Liberté contre servitude : c’est un peu l’histoire du loup, en écho à la fameuse fable qui l’oppose au chien (La Fontaine, 1668). Ceux qui réussissent l’épreuve de la fédéralisation, cependant, ne doivent pas faire oublier tous les recalés. Quantité de cochons féraux, par exemple, ont péri de faim ou de soif, décimés par des dingos ou des loups. « Des plus faibles sont rapidement éliminés, reconnaît Dimitri Neaux, postdoctorant en archéologie au Muséum national d’histoire naturelle (MNHN).

La première question est celle des risques que ces animaux, après avoir pris la clé des champs, font peser sur l’environnement, la flore et la faune. « L’attention portée aux populations férale est souvent liée à des questions de conservation : comment vont-elles affecter les espèces natives, et comment les contrôler ?, souligne Marcelo Sanchez-Villagra, professeur de paléobiologie à l’université de Zurich (Suisse). Exemple frappant, les cochons féraux, aux États-Unis, « ont fait décliner les populations d’au moins 247 espèces de plantes et huit espèces d’oiseaux », écrit-il dans son livre à paraître en décembre, The Process of Animal Domestication (Les processus de la domestication animale, Princeton University Press, non traduit). Mais d’autres populations férales, tels les moutons de l’île de Santa Cruz (Californie), considérés comme des réservoirs de diversité génétique, font l’objet de programmes de conservation.

 

Un chevreau et sa mère dans un sous-bois près de Montredon-Labessonnié (Tarn), le 3 août.

 

Sélection artificielle

Dans le Tarn, la prolificité des chèvres affranchies suscite quelques craintes. « Elles pourraient transmettre à mes brebis des maladies infectieuses comme la chlamydiose, qui provoque des avortements en fin de gestation », s’inquiète Nicolas Delseau. Un autre éleveur, lui, redoute la « pollution génétique » de la « pure race pyrénéenne » de son troupeau, à la suite de croisements contrôlés avec ces caprins dissidents.

Et puis, ceux-ci sont voraces. « Ils grignotent les arbustes et mettent le rocher à nu de la gorge», note Gilbert Gros, président de la société communale de chasse. Autre inquiétude : ce troupeau ne risque-t-il pas d’attirer Canis lupus ? « Le loup est déjà à 60 kilomètres d’ici. Dans moins de dix ans, il sera sur la commune », note Nicolas Delseau, fataliste.
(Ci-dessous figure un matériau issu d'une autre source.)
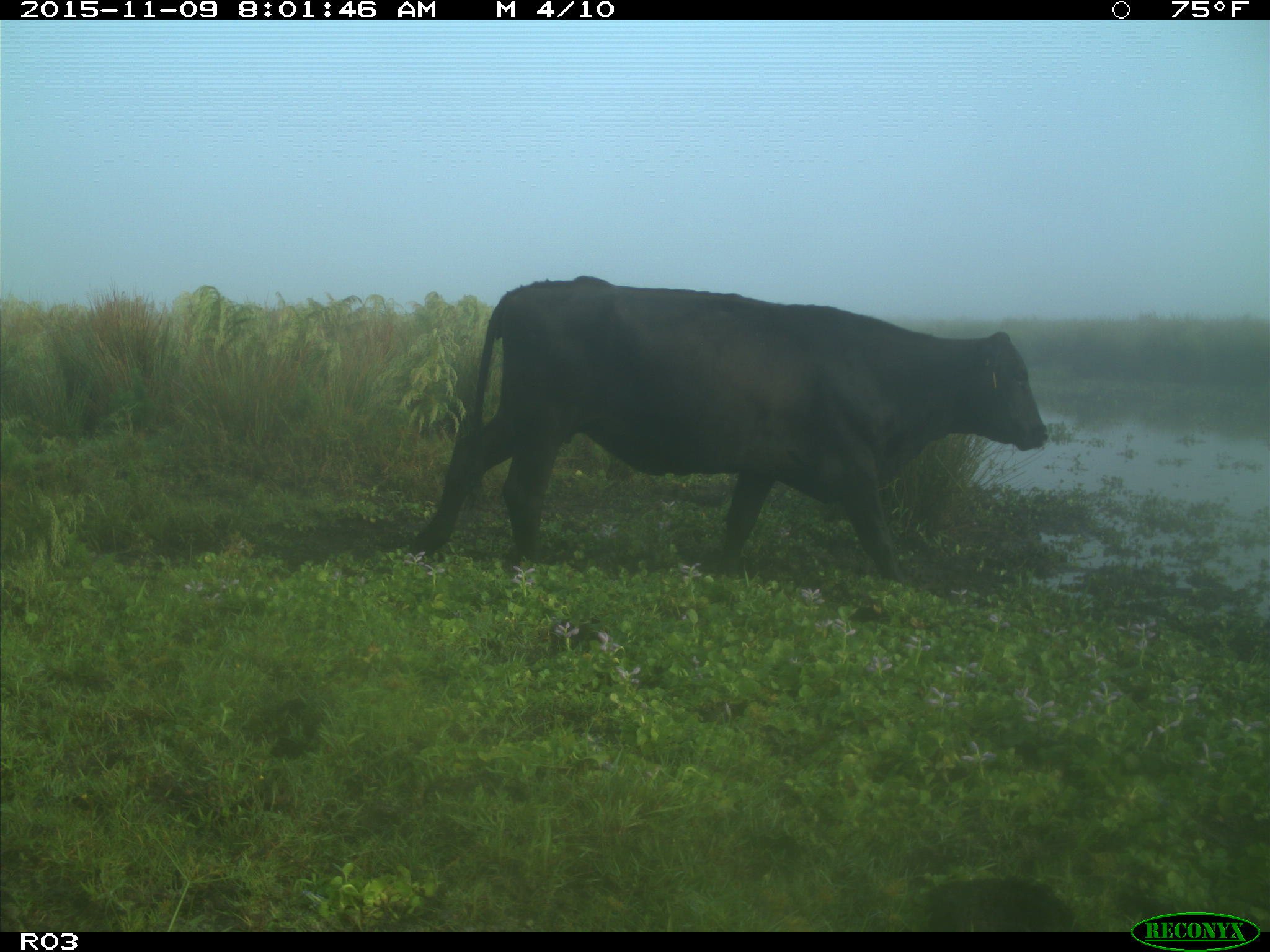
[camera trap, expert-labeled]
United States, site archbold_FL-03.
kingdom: Animalia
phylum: Chordata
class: Mammalia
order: Artiodactyla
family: Bovidae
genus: Bos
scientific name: Bos taurus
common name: domestic cow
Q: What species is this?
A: Bos taurus (domestic cow).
Il y a aussi ce casse-tête réglementaire : « Ce sont des animaux domestiques non identifiés. Leur contrôle relève des maires, qui sont désarmés », se désole Jean-Paul Chamayou. En février, il a publié un arrêté municipal autorisant une régulation de ce troupeau par les chasseurs. Mais des associations de défense animale sont montées au créneau : « Tout a été gelé. » De quoi rendre chèvre. Mais aux dernières nouvelles, la question est en passe d’être réglée grâce à la Fondation Brigitte Bardot, sollicitée par le maire. Sa mission : capturer ces frondeuses pour les placer dans des refuges.

Dans les Bouches-du-Rhône, l’Ariège, les Pyrénées-Atlantiques… d’autres troupeaux de chèvres férales prolifèrent. « Leurs avantages : richesse écologique et patrimoniale, entretien du paysage. Les principaux dangers ? Risques sanitaires, dégâts aux cultures, accidents de la route, et surtout une pollution génétique avec le bouquetin et la chèvre domestique... », résumait, en mars, Jean-Noël Pascal, ethno zoologue, dans la revue professionnelle La Chèvre.
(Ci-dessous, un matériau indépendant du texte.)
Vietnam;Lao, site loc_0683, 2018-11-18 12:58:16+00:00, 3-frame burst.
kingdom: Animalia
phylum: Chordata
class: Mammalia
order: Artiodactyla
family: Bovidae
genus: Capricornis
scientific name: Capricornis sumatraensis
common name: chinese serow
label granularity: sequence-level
L’archéologie, sur cette dernière question, offre un certain recul. « La plupart du temps, nous érigeons une barrière entre animaux sauvages et domestiques, analyse Rémi Berthon, du MNHN, comme si les croisements entre eux enfreignait une règle mentale. En tant qu’archéologue, cela m’interpelle : par le passé, ces croisements ont été fréquents. « Ils ont même été à la base de l’élevage. « La domestication, c’est enlever une partie du sauvage et sélectionner certains caractères. » Or cette sélection artificielle appauvrit la diversité génétique des animaux domestiques. Il faut donc impérativement, de temps à autre, réinsuffler de la variété dans leur génome, sous peine de les voir péricliter par consanguinité. Pour cela, les éleveurs croisent régulièrement leurs animaux domestiques avec des bêtes sauvages, un processus nommé « retrempage », ou « introgression ». Des croisements salutaires.
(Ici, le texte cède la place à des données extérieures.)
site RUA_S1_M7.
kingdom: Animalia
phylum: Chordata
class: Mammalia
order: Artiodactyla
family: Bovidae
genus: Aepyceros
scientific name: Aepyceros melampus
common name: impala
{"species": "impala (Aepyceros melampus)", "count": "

Quelles sont, maintenant, les adaptations qui ont favorisé le succès de ces animaux émancipés ? Contrairement à ce qu’on pourrait croire, « la féralisation n’est pas, par rapport à la domestication, un retour en arrière. C’est vraiment un autre chemin évolutif », explique Dimitri Neaux. La domestication consiste à sélectionner des individus qui présentaient les caractères favorables à notre espèce : production d’une viande de qualité, aptitude à courir vite… Résultat, la taille des populations domestiquées a d’abord chuté. Et leur diversité génétique s’est effondrée, seuls les caractères recherchés ayant été retenus. Puis elles ont connu un essor important. Elles sont ainsi passées par un « goulot d’étranglement génétique ».

Des facteurs de stress

Quand, par la suite, certains animaux domestiques se sont échappés dans la nature, leur patrimoine génétique était très appauvri, par rapport à leurs ancêtres sauvages », explique Dimitri Neaux. Cela pourrait en partie expliquer pourquoi « les animaux féraux conservent souvent les traits morphologiques qui ont été sélectionnés lors de la domestication », indique le professeur Eben Gering, évolutionniste à l’université du Michigan (États-Unis). A cela s’ajoute le fait que l’environnement où s’abritent les populations férales diffère notablement de celui dans lequel, jadis, ont évolué leurs ancêtres sauvages.

Quels sont les plus grands facteurs de stress qui s’exercent sur ces animaux émancipés ? « Tout dépend de chaque espèce et de chaque environnement », résume Dominique Wright, professeur de génétique à l’université de Linköping, en Suède.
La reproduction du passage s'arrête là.